Home >> Volume 2, Issue 02

Getting the Elephant off the Baby:
A Look Back at John Gardner’s On Moral Fiction

Beth Impson

First published in 1978 and still in print, John Gardner’s On Moral Fiction1 upholds the transcendence of art over time, place, and even the artist himself. Gardner has created a message which itself transcends its own particular examples to offer us a clear and compelling picture of the purpose of art, to challenge us both as artists and as critics to embrace its truth and follow its precepts. I regularly recommend Gardner to my own students of literature—alongside such critics from across the ages as Aristotle, Dante, Sidney, Pope, Coleridge, Arnold, C. S. Lewis, Thomas Howard—to help them understand that the moral principles on which we base our discussions are time-honored and valid, no matter how false artists and critics may attempt to convince them otherwise.

I have been reading G. Douglas Atkins’ work on the familiar essay lately, learning to better understand and articulate my love for that form. When I recently returned, then, to On Moral Fiction, the re-acquaintance came with an extra measure of delight as I realized, for the first time consciously, that my love for its message has always been heightened by my love for its form: it is a book-length familiar essay, in which Gardner has “taken a line out for a walk” and invited us to explore with him the nature of art.

◆ Tasks to carry out:
• A. Count the lines in the entries that contain the string "planter", matching case exactly, and give only that number.
• B. Extend the essay on John Gardner's On Moral Fiction, starting after its final sentence.

◆ Supplied records:
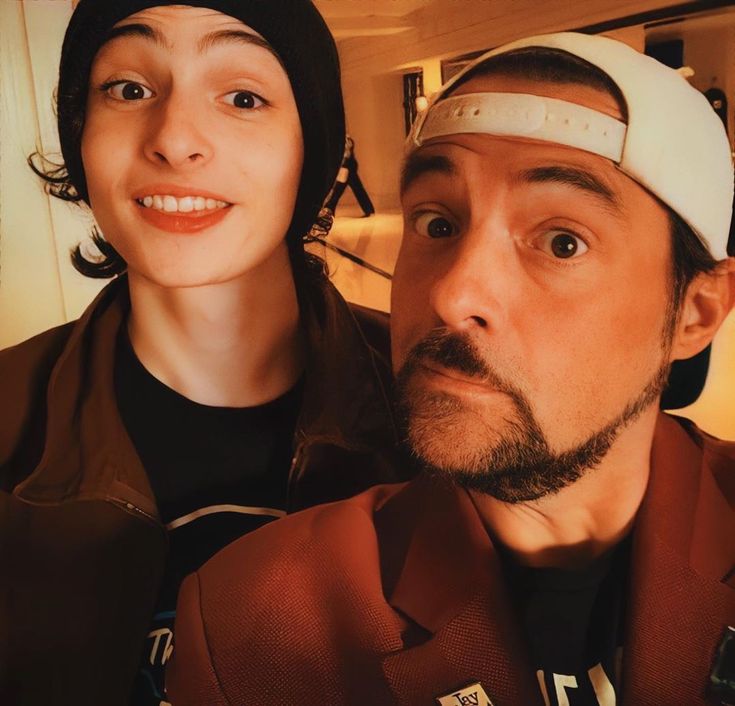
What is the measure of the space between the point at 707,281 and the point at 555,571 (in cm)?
35

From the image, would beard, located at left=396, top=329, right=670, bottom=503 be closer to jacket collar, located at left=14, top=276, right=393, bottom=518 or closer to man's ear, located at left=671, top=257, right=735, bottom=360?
man's ear, located at left=671, top=257, right=735, bottom=360

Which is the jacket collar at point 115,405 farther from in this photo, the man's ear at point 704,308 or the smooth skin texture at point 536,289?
the man's ear at point 704,308

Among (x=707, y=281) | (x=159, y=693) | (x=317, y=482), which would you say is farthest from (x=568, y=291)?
(x=159, y=693)

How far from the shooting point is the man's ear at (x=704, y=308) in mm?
718

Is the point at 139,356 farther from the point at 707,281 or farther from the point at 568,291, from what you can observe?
the point at 707,281

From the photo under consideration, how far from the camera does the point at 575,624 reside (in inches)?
28.3

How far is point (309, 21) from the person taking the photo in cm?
81

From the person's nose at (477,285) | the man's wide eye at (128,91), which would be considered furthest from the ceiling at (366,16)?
the person's nose at (477,285)

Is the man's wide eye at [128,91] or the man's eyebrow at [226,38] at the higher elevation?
the man's eyebrow at [226,38]

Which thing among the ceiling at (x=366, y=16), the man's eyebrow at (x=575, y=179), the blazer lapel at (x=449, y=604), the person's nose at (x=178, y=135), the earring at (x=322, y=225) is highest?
the ceiling at (x=366, y=16)

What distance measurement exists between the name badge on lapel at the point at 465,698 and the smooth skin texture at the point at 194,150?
0.50 metres

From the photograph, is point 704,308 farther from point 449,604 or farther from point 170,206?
point 170,206

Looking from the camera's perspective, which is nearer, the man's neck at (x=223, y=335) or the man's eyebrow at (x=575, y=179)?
the man's eyebrow at (x=575, y=179)

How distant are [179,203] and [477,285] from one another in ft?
1.21
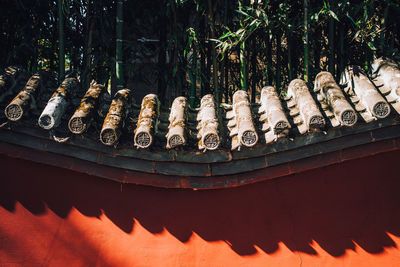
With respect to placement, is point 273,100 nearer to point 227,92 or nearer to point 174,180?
point 174,180

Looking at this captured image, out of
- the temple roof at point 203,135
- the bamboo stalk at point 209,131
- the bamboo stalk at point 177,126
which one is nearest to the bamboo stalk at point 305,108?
the temple roof at point 203,135

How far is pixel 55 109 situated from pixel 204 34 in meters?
3.00

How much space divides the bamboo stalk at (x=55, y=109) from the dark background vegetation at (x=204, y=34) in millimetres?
1895

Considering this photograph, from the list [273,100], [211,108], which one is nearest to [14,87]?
[211,108]

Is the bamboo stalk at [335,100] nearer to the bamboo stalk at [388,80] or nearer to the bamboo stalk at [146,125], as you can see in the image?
the bamboo stalk at [388,80]

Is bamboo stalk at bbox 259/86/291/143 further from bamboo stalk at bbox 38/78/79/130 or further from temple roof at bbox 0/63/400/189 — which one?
bamboo stalk at bbox 38/78/79/130

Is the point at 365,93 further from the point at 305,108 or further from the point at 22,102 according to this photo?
the point at 22,102

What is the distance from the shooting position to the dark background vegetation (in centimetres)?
426

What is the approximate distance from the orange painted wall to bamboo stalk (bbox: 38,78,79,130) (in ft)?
1.80

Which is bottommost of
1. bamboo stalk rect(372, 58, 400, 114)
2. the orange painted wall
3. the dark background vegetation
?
the orange painted wall

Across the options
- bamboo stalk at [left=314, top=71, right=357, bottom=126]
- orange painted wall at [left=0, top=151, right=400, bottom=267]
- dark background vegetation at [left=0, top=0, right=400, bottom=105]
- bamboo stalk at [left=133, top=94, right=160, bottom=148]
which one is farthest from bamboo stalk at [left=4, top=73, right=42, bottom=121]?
bamboo stalk at [left=314, top=71, right=357, bottom=126]

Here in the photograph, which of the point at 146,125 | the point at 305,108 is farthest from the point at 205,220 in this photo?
the point at 305,108

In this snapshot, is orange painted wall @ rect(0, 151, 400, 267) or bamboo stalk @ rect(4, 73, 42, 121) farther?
orange painted wall @ rect(0, 151, 400, 267)

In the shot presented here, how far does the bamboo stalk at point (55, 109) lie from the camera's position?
2521mm
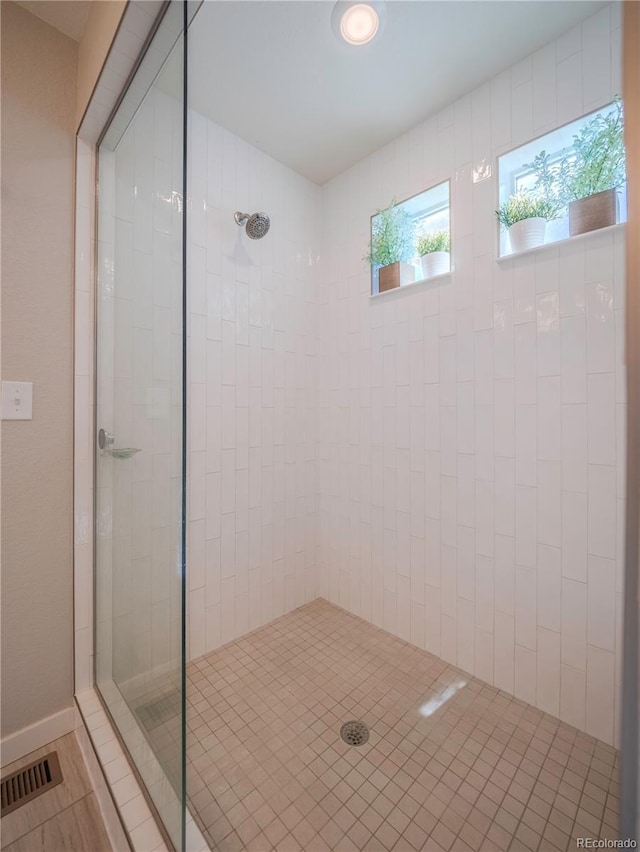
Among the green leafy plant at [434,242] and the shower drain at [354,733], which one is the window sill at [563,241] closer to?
the green leafy plant at [434,242]

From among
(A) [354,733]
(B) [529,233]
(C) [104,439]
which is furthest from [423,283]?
(A) [354,733]

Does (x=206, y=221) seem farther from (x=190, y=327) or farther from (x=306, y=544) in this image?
(x=306, y=544)

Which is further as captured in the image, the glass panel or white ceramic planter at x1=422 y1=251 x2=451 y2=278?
white ceramic planter at x1=422 y1=251 x2=451 y2=278

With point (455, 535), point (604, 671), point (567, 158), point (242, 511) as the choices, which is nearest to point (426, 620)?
point (455, 535)

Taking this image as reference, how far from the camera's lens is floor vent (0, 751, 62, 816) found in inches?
44.7

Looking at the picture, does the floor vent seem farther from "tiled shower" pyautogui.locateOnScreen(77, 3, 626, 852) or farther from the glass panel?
"tiled shower" pyautogui.locateOnScreen(77, 3, 626, 852)

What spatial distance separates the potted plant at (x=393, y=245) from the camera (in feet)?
6.42

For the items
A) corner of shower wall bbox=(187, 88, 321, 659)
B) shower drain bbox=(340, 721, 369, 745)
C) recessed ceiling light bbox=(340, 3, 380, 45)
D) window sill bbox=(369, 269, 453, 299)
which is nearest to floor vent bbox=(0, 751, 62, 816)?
corner of shower wall bbox=(187, 88, 321, 659)

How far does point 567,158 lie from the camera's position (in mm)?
1473

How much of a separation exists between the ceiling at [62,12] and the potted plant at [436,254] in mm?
1524

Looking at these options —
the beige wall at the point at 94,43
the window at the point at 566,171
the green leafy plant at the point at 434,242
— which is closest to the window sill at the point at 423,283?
the green leafy plant at the point at 434,242

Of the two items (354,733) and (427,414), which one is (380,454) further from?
(354,733)

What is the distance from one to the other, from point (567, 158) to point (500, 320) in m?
0.65

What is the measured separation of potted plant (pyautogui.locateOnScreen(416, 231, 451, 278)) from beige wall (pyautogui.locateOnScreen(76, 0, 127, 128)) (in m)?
1.37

◆ Per-task outputs:
• A. 2

• B.
The “line” is simple: true art by its nature is moral, affirming life, and true criticism judges whether art has fulfilled its nature. “I argue,” Gardner writes, “—by reason and by banging the table—for an old-fashioned view of what art is”: for this traditional view of its morality, which has been held throughout time, however unpopular it might be in any specific moment. Certainly it was unpopular when Gardner was writing in the 70s, and has made little headway since, it seems, against the “nihilists, cynics, and merdistes”—artists and critics alike—who dabble in destructive views of life and refuse to recognize those affirmative values which are a stay against chaos. In the first chapter, he lays out his purpose in strong language:

This book is an attempt to develop a set of instructions, an analysis of what has gone wrong in recent years with the various arts—especially fiction, since that is the art on which I’m best informed—and what has gone wrong with criticism.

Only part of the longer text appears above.